Drammatico

UN MONDE PLUS GRAND

NazioneFrancia
Anno Produzione2019
Durata99'
Tratto daMon initiation chez les Chamanes di Corine Sombrun
Fotografia
Scenografia

TRAMA

Per superare la morte dell’amato marito Paul, Corine lascia Parigi per seguire un progetto di lavoro in Mongolia. L’incontro con le pratiche sciamaniche locali le apre le porte di un nuovo mondo percettivo e la scoperta di avere in sé un dono, la indirizza verso un percorso di iniziazione…

RECENSIONI

Film dalla spiccata connotazione femminile, “Un mondo più grande” è un tracciato sensoriale verso la scoperta di sé, di un io amplificato che presuppone una predisposizione e scaturisce dal lutto: Corine (Cécile de France) ha perso il suo grande amore, suo marito, e non fa che cercarlo, ovunque e in ogni cosa, invano. Con l’animo annodato alla mancanza -di un contatto fisico e mentale, di un’intera vita, ormai irrealizzabili- si scopre aperta alla ricerca di qualcosa di ulteriore, qualcosa che necessita di iniziazione.

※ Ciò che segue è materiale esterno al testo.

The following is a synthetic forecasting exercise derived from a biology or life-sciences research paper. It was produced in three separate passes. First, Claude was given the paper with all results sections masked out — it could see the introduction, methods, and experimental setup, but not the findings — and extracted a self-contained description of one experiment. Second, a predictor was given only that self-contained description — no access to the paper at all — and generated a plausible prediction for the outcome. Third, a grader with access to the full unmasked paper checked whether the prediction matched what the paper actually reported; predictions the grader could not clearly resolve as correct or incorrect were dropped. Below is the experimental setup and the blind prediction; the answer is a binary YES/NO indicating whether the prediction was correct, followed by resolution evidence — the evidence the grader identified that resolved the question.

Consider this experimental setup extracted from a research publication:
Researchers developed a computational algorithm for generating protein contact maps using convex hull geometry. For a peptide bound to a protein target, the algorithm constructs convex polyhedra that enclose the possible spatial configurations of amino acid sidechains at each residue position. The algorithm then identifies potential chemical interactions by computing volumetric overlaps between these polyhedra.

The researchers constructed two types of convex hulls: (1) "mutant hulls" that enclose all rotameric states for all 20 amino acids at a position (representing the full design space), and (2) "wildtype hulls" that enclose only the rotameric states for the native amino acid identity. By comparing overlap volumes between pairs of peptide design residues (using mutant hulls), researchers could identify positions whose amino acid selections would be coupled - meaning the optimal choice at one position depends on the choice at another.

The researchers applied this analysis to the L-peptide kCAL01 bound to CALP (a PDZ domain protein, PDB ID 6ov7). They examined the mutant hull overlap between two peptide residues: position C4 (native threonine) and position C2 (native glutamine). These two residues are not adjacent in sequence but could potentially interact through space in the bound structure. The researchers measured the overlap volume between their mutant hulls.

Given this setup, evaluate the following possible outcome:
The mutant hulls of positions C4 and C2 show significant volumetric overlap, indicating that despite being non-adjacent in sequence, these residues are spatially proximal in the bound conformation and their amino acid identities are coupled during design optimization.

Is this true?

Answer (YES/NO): YES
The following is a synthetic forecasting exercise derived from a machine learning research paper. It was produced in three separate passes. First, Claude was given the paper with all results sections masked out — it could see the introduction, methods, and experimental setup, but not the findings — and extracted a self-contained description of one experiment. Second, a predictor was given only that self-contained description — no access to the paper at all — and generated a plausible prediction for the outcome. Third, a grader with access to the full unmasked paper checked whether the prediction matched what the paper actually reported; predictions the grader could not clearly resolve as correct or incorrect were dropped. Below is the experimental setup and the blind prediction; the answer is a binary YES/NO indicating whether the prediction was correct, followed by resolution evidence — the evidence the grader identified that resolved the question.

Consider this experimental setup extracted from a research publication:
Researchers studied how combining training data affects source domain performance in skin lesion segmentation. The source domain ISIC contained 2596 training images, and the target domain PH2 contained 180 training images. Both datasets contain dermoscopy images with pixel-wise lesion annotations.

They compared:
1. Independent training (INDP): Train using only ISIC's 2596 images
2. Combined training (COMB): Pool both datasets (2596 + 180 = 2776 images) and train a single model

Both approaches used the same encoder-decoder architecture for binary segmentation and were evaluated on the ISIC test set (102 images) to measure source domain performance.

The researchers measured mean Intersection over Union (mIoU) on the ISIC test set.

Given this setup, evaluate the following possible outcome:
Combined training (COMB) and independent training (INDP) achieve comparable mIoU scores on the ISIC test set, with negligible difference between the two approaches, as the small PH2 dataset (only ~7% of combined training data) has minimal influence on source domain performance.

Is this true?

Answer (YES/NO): NO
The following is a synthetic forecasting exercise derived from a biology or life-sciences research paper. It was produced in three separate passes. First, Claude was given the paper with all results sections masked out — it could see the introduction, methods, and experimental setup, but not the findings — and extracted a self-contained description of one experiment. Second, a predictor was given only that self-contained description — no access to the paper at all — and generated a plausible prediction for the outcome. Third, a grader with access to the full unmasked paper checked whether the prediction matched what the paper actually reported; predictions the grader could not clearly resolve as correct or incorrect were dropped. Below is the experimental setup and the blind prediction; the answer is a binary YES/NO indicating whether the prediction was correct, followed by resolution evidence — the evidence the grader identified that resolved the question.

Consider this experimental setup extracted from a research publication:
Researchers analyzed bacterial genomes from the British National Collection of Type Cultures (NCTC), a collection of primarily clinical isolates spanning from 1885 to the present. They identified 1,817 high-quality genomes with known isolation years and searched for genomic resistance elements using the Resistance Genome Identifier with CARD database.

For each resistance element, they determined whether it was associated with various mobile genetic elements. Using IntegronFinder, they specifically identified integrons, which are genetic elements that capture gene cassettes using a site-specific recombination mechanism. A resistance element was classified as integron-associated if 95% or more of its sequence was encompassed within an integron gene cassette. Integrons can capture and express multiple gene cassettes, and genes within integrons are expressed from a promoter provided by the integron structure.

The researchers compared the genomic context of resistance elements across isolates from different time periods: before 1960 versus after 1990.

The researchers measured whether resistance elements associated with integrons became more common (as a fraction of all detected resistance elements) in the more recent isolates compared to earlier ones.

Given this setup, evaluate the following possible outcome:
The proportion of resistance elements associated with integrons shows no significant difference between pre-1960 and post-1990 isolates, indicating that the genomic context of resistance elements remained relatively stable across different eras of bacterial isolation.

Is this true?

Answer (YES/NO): NO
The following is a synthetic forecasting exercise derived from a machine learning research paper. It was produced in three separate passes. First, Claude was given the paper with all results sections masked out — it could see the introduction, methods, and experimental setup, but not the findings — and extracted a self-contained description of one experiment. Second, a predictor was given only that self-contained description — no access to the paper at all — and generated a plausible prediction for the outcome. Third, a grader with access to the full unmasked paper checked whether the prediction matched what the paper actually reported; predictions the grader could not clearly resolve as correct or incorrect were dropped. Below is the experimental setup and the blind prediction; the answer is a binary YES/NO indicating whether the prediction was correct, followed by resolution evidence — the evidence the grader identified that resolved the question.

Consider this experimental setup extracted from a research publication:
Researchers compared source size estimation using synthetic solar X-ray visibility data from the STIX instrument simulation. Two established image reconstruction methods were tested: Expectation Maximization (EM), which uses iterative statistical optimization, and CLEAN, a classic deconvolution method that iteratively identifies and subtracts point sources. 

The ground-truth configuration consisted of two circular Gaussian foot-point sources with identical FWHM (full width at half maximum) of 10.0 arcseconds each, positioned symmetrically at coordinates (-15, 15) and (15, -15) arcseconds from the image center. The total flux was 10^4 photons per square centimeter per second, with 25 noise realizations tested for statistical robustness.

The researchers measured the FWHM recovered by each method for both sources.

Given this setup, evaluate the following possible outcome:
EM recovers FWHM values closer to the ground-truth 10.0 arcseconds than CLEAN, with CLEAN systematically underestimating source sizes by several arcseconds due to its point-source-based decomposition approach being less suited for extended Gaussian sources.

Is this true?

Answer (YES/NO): NO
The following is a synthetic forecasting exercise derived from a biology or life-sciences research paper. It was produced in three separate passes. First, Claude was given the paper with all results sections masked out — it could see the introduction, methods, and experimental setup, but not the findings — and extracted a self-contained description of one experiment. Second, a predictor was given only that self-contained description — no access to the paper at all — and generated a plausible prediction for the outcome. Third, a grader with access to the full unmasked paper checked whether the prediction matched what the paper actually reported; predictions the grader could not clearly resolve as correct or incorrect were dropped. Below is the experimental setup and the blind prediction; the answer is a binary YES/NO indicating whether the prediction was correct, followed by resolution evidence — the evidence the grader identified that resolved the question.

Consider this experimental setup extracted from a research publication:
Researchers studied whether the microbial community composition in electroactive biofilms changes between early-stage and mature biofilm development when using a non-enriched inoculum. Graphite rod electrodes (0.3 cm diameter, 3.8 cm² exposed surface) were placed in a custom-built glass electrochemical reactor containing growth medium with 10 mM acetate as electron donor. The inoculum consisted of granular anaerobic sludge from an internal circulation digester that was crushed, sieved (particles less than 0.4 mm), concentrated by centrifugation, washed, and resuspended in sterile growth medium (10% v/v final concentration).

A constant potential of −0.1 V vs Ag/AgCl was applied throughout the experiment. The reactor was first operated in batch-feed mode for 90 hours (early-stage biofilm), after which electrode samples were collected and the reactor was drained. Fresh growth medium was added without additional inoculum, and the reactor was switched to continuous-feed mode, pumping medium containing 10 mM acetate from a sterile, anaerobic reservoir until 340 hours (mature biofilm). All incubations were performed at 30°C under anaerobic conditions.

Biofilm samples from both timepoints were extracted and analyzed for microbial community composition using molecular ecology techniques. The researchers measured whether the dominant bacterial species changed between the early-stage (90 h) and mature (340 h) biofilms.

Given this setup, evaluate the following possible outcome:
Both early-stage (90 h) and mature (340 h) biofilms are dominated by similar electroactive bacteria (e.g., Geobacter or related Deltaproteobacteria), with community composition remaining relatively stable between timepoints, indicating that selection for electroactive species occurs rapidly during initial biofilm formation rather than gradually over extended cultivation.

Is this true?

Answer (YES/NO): NO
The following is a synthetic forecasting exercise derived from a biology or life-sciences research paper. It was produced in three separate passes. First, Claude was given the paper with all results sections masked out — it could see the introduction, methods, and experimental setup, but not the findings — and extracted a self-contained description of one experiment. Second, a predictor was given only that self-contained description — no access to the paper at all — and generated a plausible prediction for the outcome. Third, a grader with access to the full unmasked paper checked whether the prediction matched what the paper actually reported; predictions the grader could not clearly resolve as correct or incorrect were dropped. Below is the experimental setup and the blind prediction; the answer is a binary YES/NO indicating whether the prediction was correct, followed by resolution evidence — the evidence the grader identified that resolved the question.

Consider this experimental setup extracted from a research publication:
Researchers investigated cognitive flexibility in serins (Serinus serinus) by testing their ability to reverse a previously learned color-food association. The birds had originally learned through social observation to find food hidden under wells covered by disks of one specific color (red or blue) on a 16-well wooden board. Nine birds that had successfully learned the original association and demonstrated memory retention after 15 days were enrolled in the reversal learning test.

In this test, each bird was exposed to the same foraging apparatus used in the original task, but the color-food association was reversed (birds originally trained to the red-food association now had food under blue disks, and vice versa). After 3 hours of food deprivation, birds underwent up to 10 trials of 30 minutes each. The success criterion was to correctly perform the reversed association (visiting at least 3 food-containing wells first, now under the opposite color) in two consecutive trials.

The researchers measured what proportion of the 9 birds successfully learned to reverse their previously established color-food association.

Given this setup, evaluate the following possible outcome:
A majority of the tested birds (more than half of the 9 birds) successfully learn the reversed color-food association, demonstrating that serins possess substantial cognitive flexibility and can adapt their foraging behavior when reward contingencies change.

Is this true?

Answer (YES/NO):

È la vera storia di Corine Sombrun, etnomusicologa del Burkina Faso, che a partire dai primi anni duemila si è dedicata allo studio dello stato di trance, in particolare indotto dal suono del tamburo, tornando regolarmente in Mongolia per seguire gli insegnamenti di uno sciamano di etnia tsaatan, stilando, in seguito, grazie alla collaborazione del neuropsichiatra e ricercatorePierre Flor-Henry, il primo protocollo clinico di ricerca in ambito neuroscientifico riguardante la trance sciamanica mongola.
Cécile de France, in vago sentore di Hereafter, ma con il contraltare razionale di Ludivine Sagnier, ne ricalca le orme con fiducioso abbandono alla direzione della regista Fabienne Berthaud, dando prova di grande umiltà attoriale, oltre alla già nota bravura, che procede in perfetta corrispondenza con l’umiltà necessaria per intraprendere un percorso che rimette in gioco l’intero “io”, nel momento terribilmente ideale in cui si ha la sensazione di non aver più nulla da perdere perché si è già perso tutto. Cécile indossa il tipico deel mongolo con lunghe maniche e cintura in vita, in un vivace blu, limpido come la fotografia di Nathalie Durand, e abbraccia le abitudini nomadi delle steppe trovando irrequietezza e idillio in una terra straniera che sembra offrirle l’unica possibile familiarità da quando tutto si è fatto estraneo. E di estrarre dal suono del tamburo il ritmo che la conduca altrove e ad essere altro, donna, spirito, lupo, pura sensazione fino alla perdita dei sensi.

L’interprete francese-mongolo Narantsetseg Dash e la sciamana Tserendarizav Dashnyam completano il cerchio di donne in armonico contrappunto reale-messo in scena, razionale-sensoriale che caratterizza il film, in cui le poche figure maschili appaiono lievi, quasi volatilizzate, come il compianto marito dalla cui assenza tutto principia. Questo sentimento forte e sensibile, solidale e compensativo è il margine di maggiore apprezzabilità, al di là dell’intensa tematica e della traccia autobiografica, di un film che sembra in continua ricerca di uno stile espressivo, di un modo per mettere in immagini le sensazioni che narra, senza tuttavia trovarlo, ma accumulando suggestioni, mescolanze di figure e suoni che possono suscitare empatia verso lo stato emotivo della protagonista, ma che lasciano all’esterno sul versante tribale-sciamanico, quanto più cercano di raffigurarlo nella sua autenticità. C’è, difatti, laddove l’occidente ha messo piede, quasi sempre una versione commerciale di ciò che è “etnico”, anche nelle tradizioni più antiche: la sciamana che simula la trance ingannando i turisti, confessandolo poco dopo, illustra questo aspetto per prenderne le distanze. Ma nella sua ricerca di rappresentazione dell’ulteriore, il film risulta così esplicativo, ma non troppo, percettivo, ma non del tutto, da non lasciarci né immergere fino in fondo nella realtà che descrive, né osservare a distanza, e nonostante la bontà dell’idea da cui muove, produce più rispetto che partecipazione. La Mongolia appare come un quadro idilliaco, documentario in forma di fiction e fiction documentata. I colpi del tamburo rapiscono e stremano la protagonista che li produce e controlla; noi osserviamo incalzati dalla percussione, sospesi tra il sentire e il capire. Dopotutto, non siamo sciamani, ma spettatori.